* _Supplied data_
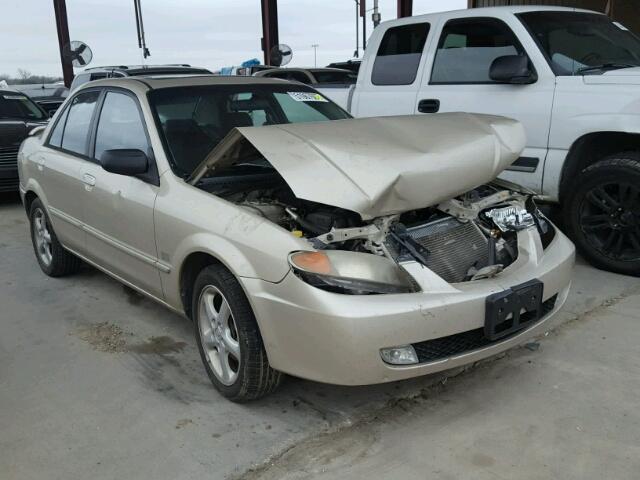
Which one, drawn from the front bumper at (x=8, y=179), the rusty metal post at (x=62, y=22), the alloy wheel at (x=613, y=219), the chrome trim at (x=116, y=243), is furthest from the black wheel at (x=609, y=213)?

--

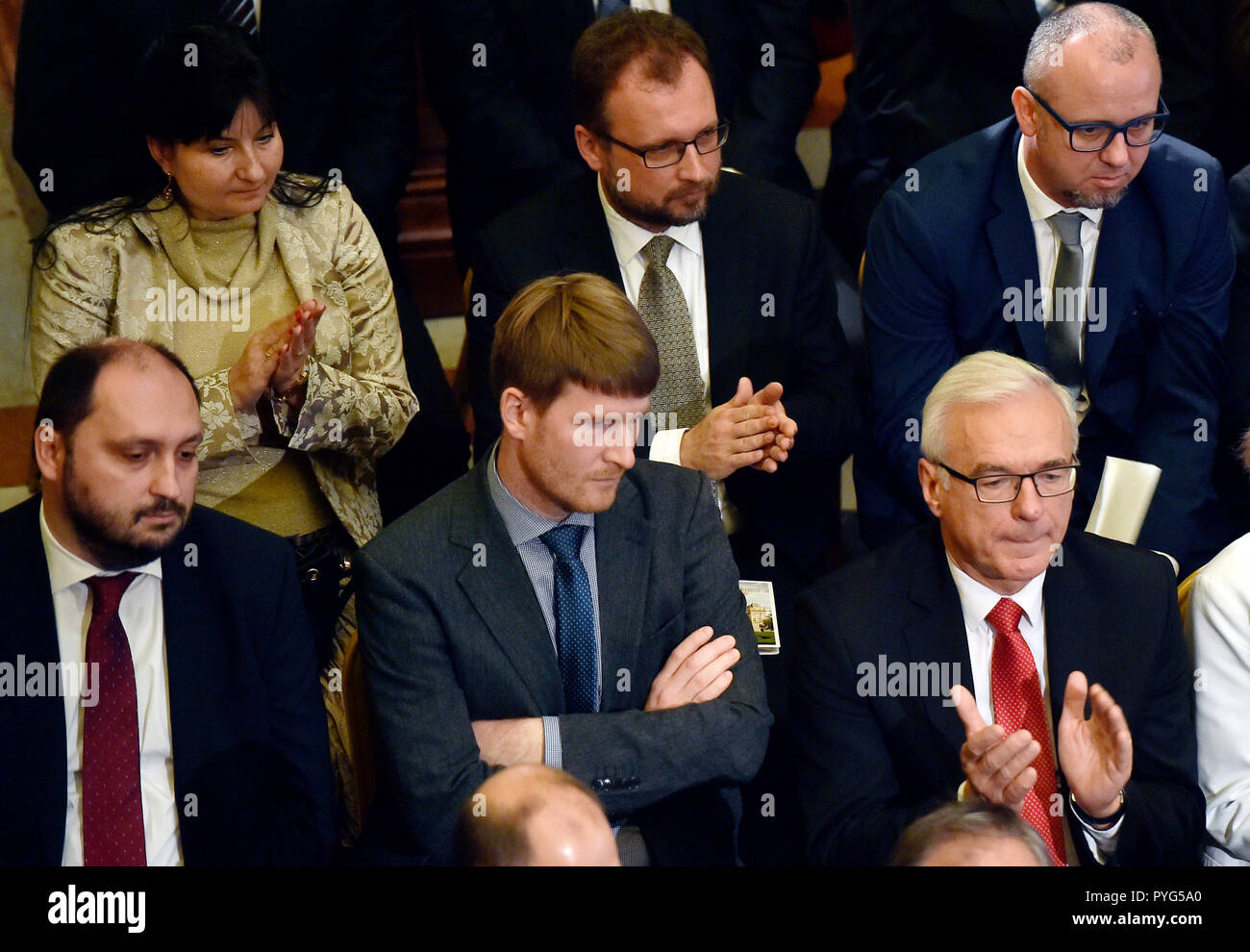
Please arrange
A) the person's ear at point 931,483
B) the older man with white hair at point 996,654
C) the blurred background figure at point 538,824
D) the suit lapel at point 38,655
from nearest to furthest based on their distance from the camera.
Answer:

* _What you have to do_
Select and copy every line in the items that contains the string "furthest". The match is case-sensitive.

* _Written answer_
Which one, drawn from the front bumper at (x=8, y=179), the rusty metal post at (x=62, y=22), the alloy wheel at (x=613, y=219), the chrome trim at (x=116, y=243), is furthest from the black wheel at (x=609, y=213)?
from nearest to furthest based on their distance from the camera.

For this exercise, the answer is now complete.